Text for analysis:
%%
Mental Pivot #81: Imperfect Tools, Luck, Anti-Goals
Keith Jarrett and the unplayable piano, James Austin’s four types of luck, and the power of avoidance in meeting your objectives.
Jazz fans are familiar with pianist Keith Jarrett’s legendary Köln Concert of 1975. The solo performance was recorded live at the Cologne Opera House in January and the album was released later that year. It became one of the best-selling jazz albums of all time and is considered one of the finest recordings of piano improvisation.
It’s also a performance that very nearly didn’t happen. And the story behind the concert offers some insight into the nature of creativity, power of constraints, and making magic from an imperfect situation.
The concert was organized by a 17-year-old named Vera Brandes. Despite her age, Brandes had successfully organized prior shows. Jarrett’s solo performance was the fifth installment in her New Jazz in Cologne concert series.
For the performance, Jarrett requested a Bösendorfer 290 Imperial. Having consulted the venue, Brandes assured him that this wouldn’t be a problem. The instrument was available.
The Bösendorfer Imperial is a gargantuan piano, featuring 97-keys (standard pianos have 88), measuring nearly 10 feet in length, and tipping the scales at a whopping 1217 pounds (552 kg). Piano size is no small matter. The bigger the instrument, the greater its volume, resonance, and dynamic range—critical features not only for the performer, but for filling a large hall with sound. The Bösendorfer Imperial is, according to one classical pianist, the “Rolls-Royce of pianos.”
But Jarrett wouldn’t get his Rolls-Royce. Not this night.
Due to a mixup, the opera house staff procured and set up the wrong piano on the day of the concert.
Jarrett, Brandes, and Jarret’s associate, Manfred Eicher, discovered the error during an afternoon walkthrough onstage at the opera house, hours before curtain.
According to Brandes, instead of the promised Bösendorfer Imperial, Jarrett had been given:
…a tiny little Bösendorfer that was completely out of tune, the black notes in the middle didn’t work, the pedals stuck. It was unplayable.
Keith played a few notes and then Eicher played a few notes. They didn’t say anything. They circled the instrument several times and then tried a few keys and then after a long silence, Manfred came to me and said, “If you don’t get another piano, Keith can’t play tonight.”
Jarrett further described the instrument as something:
….which hadn’t been adjusted for a very long time and sounded like a very poor imitation of a harpsichord or a piano with tacks in it.
Forget Rolls-Royce, this was a Ford Pinto.
The opera house staff had left for the day. Brandes was on her own. She desperately tried to find a better piano, but her efforts were fruitless. She did manage to get a piano tuner onsite, and he would spend hours making the tiny little Bösendorfer usable.
Jarret was frustrated. To make matters worse, he was sleep-deprived, having just driven nine hours overnight from Switzerland, and suffering from chronic back pain. He left the hall and started back to his hotel, fully expecting to cancel altogether.
%%
Dataset entries:
%%
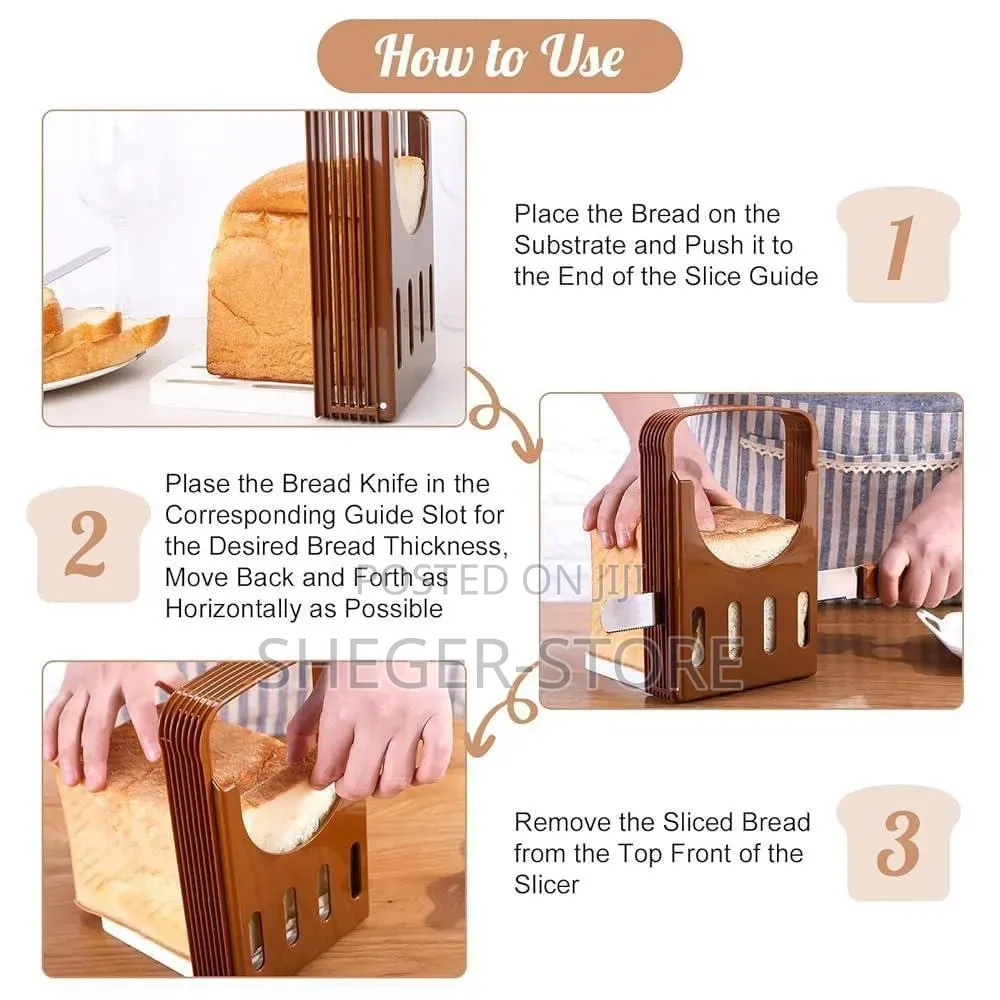 How to Use

Place the Bread on the Substrate and Push it to the End of the Slice Guide

1

2

Plase the Bread Knife in the Corresponding Guide Slot for the Desired Bread Thickness, Move Back and Forth as Horizontally as Possible

POSTED ON JIJI
SHEGER-STORE

Remove the Sliced Bread from the Top Front of the Slicer

3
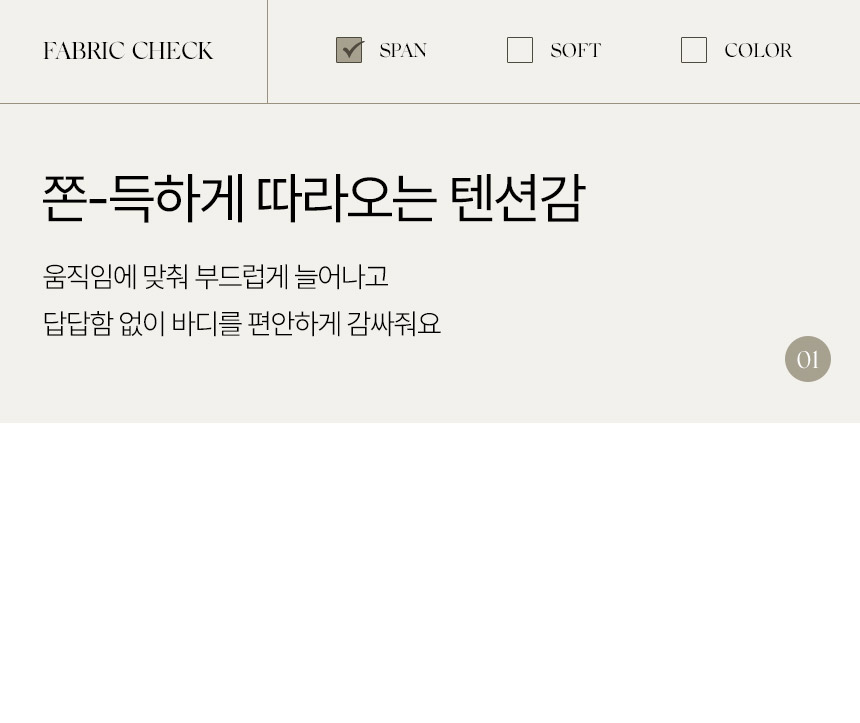 FABRIC CHECK

SPAN

SOFT

COLOR

쫀-득하게 따라오는 텐션감

움직임에 맞춰 부드럽게 늘어나고
답답함 없이 바디를 편안하게 감싸줘요

01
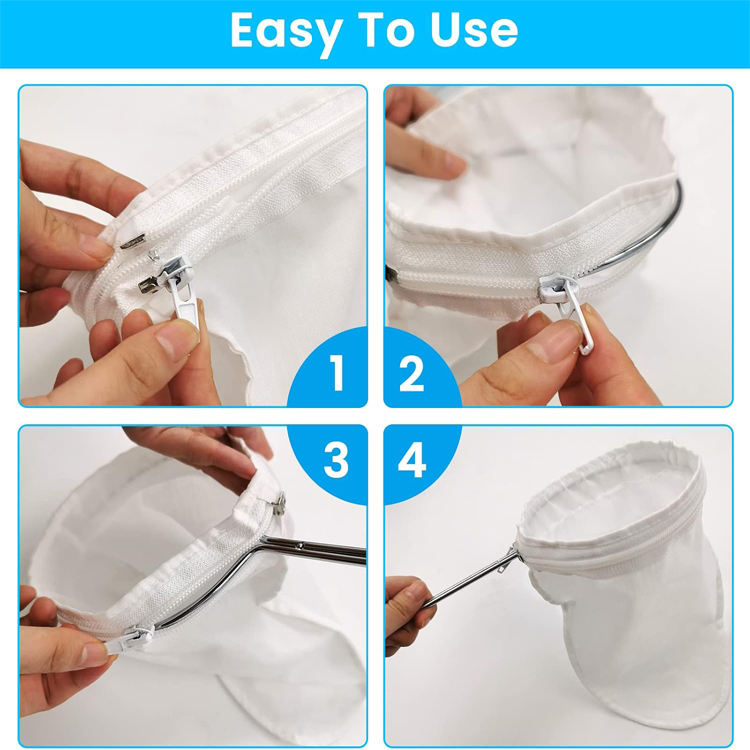 Easy To Use

1

2

3

4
%%
What the task requires:
Carry the piece on Keith Jarrett's Köln Concert further, starting right after its last sentence. The lines above come from a different source than the piece on Keith Jarrett's Köln Concert.

Answer box:
A desperate Brandes ran outside and begged him to perform. Who knows why he relented. Maybe he felt sorry for the youthful Brandes and her predicament should he renege. Ultimately, Jarrett acquiesced. “Never forget,” he reassured her, “just for you.”
And so at 11:30pm, Jarrett sat before a substandard piano and started playing. “I am now going out here with this piano—and the hell with everything else!” he recounted.
He improvised for over an hour. The audience was mesmerized. From the first notes, they knew they were witnessing something special.
Fans of the album can hear it too. The resulting record would go on to sell nearly 4 million copies and become one of the best-selling piano albums of all-time.
Jarret’s biographer Ian Carr explains how the musician managed so much from so little, this “piano with tacks in it”:
Deprived of the tonal possibilities of a really good piano, he had to adapt to an instrument which sounded more like a superior bar-room piano…it was barely passable in the middle and lower registers, but the upper register often sounded tinny. So Jarrett tends to confine himself to the middle area of the piano a great deal of the time and to play a lot of repetitive rhythms — because it is in the lower middle area of the piano that such rhythms ‘speak’ and sound best. Sonority is more or less abandoned in favor of rhythm —in other words, he plays the whole concert within the limits of his instrument, and within this narrow confine…the greater simplicity and a folky, ruminative quality give the whole concert a clarity which makes the music much more accessible to a lay public.
Jarrett’s friend, the record producer Manfred Eicher, reflected similarly:
[He] probably played it the way he did because it was not a good piano. Because he could not fall in love with the sound of it, he found another way to get the most out of it.
The subpar instrument Jarrett didn’t want to play resulted in his most iconic performance and enduring recording. It’s a great lesson in adaptability, having the courage to make the best of the imperfect tools available, and forging ahead despite it all. Take note, that combination might lead to your own unexpected masterpiece.
I listen to The Köln Concert on Spotify, but you can easily find it on your favorite music streaming service.
For an in-depth account of the concert, check out the audio program Keith Jarrett: The Cologne Concert from the BBC Radio series For One Night Only. This long-running series has published episodes of other iconic performances such as Vladimir Horowitz’s famous Carnegie Hall concert, George Harrison’s Concert for Bangladesh, and Eric Clapton’s 1992 Unplugged performance, and much more. Great stuff!
Sources used for the quotes above:
Carr, Ian, “Keith Jarrett: The Man and His Music,” Da Capo Press, 1992, pages 70-73.
Gambaccini, Paul (host), “Keith Jarrett: The Cologne Concert,” For One Night Only, Series 6, BBC Radio, December 29, 2011.
Now onto this week's recommendations…
Thinking Tools:
19 Rules for a Better Life from Marcus Aurelius: Ryan Holiday serves bite-sized nuggets of Stoic wisdom in this listicle. Among my favorites: “think progress, not perfection” and “choose sympathy over outrage.”
The Four Types of Luck: A summation of the ideas from the middle-third of the American neurologist Dr. James Austin’s book, Chase, Chance, and Creativity . Austin posits four types of luck: blind luck (e.g., the circumstances into which you are born), luck from motion (i.e., luck generated by your actions), luck from awareness (i.e., using your experience to identify opportunities), and luck from uniqueness (i.e., when your skillset attracts luck to you). Entrepreneur Marc Andreessen also has a classic blog post from 2007 on the same topic that’s also worth a read, Luck and the Entrepreneur.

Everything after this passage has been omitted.